▶ Exercise instructions: The answer must be every line from the entries below that contains "Baidu".

(Listed entries Opens)

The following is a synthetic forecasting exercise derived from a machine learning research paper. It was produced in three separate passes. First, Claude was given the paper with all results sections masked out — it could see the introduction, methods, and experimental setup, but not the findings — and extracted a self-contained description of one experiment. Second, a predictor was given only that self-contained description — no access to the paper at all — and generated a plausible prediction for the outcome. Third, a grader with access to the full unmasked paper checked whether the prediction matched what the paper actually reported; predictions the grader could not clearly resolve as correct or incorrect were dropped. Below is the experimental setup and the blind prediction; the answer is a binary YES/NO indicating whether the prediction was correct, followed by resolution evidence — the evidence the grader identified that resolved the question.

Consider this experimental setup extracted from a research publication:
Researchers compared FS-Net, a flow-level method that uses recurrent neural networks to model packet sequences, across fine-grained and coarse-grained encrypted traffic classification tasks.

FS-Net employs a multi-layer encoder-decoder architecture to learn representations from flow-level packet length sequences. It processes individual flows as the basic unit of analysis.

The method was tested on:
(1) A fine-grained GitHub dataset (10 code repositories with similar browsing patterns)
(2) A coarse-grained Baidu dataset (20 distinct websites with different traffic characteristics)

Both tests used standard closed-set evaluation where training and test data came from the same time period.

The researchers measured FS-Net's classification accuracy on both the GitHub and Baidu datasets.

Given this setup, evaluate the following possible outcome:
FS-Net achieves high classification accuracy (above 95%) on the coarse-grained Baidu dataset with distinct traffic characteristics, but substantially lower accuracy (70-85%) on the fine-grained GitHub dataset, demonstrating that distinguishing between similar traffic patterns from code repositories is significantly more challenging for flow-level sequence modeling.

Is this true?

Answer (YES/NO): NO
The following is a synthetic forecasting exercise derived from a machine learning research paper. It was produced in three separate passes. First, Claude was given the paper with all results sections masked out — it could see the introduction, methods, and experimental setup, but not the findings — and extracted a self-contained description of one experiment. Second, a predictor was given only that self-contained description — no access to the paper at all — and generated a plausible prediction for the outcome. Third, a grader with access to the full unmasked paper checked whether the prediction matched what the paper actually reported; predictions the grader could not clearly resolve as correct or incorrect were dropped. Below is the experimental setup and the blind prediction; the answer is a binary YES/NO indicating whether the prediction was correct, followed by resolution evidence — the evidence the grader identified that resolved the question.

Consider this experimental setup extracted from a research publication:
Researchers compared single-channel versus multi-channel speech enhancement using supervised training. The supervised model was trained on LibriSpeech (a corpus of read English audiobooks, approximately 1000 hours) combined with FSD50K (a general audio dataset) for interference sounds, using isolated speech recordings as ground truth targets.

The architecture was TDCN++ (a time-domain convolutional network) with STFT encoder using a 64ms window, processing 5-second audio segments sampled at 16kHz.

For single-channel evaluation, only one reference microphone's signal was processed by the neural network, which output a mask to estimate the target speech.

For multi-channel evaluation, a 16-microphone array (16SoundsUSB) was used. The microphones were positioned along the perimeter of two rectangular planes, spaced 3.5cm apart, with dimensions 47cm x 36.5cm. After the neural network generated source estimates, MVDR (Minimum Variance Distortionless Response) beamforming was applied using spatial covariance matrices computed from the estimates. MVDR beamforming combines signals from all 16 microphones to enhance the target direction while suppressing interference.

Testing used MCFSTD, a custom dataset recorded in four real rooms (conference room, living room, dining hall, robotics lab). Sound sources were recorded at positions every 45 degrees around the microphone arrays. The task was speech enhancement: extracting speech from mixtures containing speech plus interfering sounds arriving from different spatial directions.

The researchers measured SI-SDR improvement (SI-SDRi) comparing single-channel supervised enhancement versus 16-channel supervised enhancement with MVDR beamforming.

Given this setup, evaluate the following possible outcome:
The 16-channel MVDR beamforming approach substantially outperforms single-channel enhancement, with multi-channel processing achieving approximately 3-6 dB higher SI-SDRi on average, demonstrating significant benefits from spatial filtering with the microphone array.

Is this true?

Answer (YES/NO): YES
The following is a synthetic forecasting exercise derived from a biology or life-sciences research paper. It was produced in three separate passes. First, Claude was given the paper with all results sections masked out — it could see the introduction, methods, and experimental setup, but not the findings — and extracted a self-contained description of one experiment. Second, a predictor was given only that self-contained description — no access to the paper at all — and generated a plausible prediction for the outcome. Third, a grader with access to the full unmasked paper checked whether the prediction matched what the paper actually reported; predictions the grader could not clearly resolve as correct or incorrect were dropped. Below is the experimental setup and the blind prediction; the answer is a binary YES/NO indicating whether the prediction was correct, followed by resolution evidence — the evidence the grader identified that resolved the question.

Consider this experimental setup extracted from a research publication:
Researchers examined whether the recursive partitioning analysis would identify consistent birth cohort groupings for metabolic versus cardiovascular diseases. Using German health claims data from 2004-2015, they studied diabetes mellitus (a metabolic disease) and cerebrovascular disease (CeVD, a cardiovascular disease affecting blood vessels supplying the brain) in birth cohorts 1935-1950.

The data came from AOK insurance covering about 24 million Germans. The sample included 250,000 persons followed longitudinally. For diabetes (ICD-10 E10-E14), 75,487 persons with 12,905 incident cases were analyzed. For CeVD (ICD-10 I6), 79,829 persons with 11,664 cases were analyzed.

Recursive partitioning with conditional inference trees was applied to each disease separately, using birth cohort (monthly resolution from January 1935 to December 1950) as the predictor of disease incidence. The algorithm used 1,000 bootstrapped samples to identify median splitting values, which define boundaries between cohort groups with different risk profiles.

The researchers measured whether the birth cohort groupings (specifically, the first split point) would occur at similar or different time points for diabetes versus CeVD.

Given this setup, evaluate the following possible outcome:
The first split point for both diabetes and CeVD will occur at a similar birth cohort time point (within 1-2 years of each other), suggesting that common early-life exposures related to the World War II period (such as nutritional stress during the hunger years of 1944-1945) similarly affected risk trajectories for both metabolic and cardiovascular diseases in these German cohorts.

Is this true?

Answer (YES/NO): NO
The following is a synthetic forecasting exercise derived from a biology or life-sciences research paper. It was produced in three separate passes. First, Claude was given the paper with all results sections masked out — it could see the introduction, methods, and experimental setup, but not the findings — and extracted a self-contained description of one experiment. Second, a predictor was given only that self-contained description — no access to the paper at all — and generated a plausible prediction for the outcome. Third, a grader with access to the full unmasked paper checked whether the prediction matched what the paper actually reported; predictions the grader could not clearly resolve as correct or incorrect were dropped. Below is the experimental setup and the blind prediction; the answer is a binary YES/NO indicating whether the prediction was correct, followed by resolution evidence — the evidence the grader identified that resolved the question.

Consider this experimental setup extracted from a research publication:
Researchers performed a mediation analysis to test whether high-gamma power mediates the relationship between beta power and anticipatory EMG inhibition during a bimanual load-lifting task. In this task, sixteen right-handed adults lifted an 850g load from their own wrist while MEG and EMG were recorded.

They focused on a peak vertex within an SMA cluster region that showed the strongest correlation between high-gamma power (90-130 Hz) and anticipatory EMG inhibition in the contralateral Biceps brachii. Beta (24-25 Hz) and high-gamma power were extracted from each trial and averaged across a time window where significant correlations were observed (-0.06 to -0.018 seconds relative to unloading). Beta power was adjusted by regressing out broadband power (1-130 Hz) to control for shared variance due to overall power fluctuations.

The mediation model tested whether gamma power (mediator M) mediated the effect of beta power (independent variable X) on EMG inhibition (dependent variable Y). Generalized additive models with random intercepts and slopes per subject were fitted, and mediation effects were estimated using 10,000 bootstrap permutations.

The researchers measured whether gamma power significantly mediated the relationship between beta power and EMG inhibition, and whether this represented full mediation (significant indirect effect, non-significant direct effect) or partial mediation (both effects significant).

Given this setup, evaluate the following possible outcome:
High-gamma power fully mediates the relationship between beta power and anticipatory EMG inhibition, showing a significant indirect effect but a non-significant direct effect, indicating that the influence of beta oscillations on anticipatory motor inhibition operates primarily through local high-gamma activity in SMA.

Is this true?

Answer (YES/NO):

(Listed entries Closes)

▶ Response below:
(2) A coarse-grained Baidu dataset (20 distinct websites with different traffic characteristics)
The researchers measured FS-Net's classification accuracy on both the GitHub and Baidu datasets.
FS-Net achieves high classification accuracy (above 95%) on the coarse-grained Baidu dataset with distinct traffic characteristics, but substantially lower accuracy (70-85%) on the fine-grained GitHub dataset, demonstrating that distinguishing between similar traffic patterns from code repositories is significantly more challenging for flow-level sequence modeling.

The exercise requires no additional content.